START PROVIDED INFORMATION

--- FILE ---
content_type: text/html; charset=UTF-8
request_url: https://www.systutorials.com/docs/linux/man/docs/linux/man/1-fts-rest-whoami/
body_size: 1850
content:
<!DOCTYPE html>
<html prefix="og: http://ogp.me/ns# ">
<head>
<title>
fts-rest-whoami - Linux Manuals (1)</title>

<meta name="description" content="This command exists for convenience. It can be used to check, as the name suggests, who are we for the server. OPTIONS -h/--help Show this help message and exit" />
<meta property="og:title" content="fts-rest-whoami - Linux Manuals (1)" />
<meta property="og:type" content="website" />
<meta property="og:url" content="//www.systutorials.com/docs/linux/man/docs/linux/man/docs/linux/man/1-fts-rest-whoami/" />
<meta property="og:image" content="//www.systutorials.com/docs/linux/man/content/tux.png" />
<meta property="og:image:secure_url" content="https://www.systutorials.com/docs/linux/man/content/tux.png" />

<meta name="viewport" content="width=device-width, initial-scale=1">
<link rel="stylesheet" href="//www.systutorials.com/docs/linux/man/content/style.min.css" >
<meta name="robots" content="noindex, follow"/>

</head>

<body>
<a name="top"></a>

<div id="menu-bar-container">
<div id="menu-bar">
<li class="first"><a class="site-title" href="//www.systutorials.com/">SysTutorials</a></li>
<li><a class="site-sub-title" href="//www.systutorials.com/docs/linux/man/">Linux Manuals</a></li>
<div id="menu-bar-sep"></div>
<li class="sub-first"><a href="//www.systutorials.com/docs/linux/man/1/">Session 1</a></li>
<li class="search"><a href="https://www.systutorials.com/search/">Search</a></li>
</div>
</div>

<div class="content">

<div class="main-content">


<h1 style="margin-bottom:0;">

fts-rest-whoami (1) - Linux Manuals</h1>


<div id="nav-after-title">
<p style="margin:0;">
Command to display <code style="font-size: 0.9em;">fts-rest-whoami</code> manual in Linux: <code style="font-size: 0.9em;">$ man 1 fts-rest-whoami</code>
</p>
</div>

END PROVIDED INFORMATION

- [EXERCISE DETAILS]:
How many lines in these records hold the string "rest"? Reply with the number alone.

- [SOLUTION]:
6